Some gimmick, but curious what species it is someone should buy them! http://item.mobileweb.ebay.com/viewitem?itemId=281038720111&index=7&nav=SEARCH&nid=04718344426


----------



## bugmankeith (Jan 31, 2013)

Found the original site selling them, still would like to know species name. http://www.livemantis.com/


----------



## thesitarplayer (Jan 31, 2013)

Stagmomantis, probably carolina but could be limbata. The color changing is definitely exaggerated though


----------



## Introvertebrate (Jan 31, 2013)

It says the color changes with molts.  That goes for pretty much any invertebrate.


----------



## bugmankeith (Jan 31, 2013)

I looked those mantids and none show in these colors, how did this person get nicely colored mantids?


----------



## Tenodera (Jan 31, 2013)

S. carolina is exceptionally variable, I've seen individuals in the wild that look like both of those pictures. They might have raised them at different humidity and light levels, but probably just got the colors randomly.


----------



## bugmankeith (Jan 31, 2013)

I wonder if bred together they pass on the coloring, that would entice more people to keep mantids as pets and spread interest in the hobby, just like for tarantulas.


----------



## Deroplatys (Feb 15, 2013)

"U.S. Native Color Changing Rainbow Mantis "

Exhibit 1 of why common names are BS.

Reactions: Like 2


----------



## Bugs In Cyberspace (Feb 26, 2013)

I don't think that "Rainbow Mantis" was intended to be a common name. It was a sales tactic. That looks like Stagmomantis limbata from the SW USA. You won't see S. carolina with that coloration. The usual common name is the Bordered Mantis, I think. I think common names are of considerably more value to the average human being than scientific names.

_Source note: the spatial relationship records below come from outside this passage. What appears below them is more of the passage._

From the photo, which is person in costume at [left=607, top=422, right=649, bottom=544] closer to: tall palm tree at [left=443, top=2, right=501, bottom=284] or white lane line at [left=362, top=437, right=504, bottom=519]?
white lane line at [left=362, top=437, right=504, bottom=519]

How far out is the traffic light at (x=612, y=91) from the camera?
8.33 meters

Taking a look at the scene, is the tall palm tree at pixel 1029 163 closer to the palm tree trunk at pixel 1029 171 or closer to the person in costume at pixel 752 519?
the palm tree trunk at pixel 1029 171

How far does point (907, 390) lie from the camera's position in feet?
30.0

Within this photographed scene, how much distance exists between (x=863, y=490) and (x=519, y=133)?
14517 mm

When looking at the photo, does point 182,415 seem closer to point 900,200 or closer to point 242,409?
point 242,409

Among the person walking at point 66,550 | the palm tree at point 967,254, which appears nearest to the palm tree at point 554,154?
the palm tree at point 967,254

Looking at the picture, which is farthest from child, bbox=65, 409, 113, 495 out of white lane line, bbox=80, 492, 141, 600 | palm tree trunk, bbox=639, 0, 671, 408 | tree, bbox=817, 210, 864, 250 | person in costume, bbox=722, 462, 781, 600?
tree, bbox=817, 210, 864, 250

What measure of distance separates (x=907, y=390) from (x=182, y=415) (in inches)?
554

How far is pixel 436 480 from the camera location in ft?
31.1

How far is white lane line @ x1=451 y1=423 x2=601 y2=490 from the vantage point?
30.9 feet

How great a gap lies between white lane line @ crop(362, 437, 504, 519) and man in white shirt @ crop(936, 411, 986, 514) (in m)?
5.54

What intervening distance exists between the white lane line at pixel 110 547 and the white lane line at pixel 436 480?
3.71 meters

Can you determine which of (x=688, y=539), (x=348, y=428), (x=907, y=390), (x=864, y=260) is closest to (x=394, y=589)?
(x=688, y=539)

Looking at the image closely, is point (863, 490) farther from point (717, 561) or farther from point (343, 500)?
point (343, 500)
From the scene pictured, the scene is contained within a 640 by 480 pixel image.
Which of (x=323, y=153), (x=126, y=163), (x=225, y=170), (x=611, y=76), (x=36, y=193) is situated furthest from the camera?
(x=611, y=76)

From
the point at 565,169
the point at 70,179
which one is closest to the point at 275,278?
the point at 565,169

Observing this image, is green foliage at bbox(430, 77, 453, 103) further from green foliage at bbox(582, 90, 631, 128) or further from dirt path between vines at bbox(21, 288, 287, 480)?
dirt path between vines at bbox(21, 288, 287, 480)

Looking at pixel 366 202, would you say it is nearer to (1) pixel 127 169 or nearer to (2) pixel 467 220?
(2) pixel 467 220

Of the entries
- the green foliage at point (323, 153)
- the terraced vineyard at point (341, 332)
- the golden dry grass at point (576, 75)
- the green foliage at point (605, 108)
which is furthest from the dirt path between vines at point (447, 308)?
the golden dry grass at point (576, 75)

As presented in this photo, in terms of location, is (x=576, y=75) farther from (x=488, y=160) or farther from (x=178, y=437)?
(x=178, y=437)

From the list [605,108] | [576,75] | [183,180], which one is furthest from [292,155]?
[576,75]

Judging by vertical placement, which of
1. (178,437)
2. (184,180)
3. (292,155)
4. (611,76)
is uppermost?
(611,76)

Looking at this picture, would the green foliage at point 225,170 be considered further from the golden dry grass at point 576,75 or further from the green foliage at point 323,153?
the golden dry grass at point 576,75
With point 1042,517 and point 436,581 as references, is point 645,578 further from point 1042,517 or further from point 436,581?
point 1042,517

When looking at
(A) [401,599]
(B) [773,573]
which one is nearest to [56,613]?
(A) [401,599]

When the seller mentioned color change, I think it was more a reference to the fact that this species can exhibit different colors as both nymphs and adults.

Personally, I think it is great when sellers get a little creative with the way they list their products. The more people we can get excited about bugs, the more interesting the hobby is for the rest of us.


----------



## KevinsWither (Nov 10, 2014)

Do you have any for sale? (Rainbow mantis)


----------



## Smokehound714 (Nov 11, 2014)

Looks like iris, to me.  Juvenile iris sp have an attractive pastel green color to them as juveniles.  Each molt the color darkens, and they become a normal leaf-green or brown, or yellow.  They're highly polymorphic as adults.


----------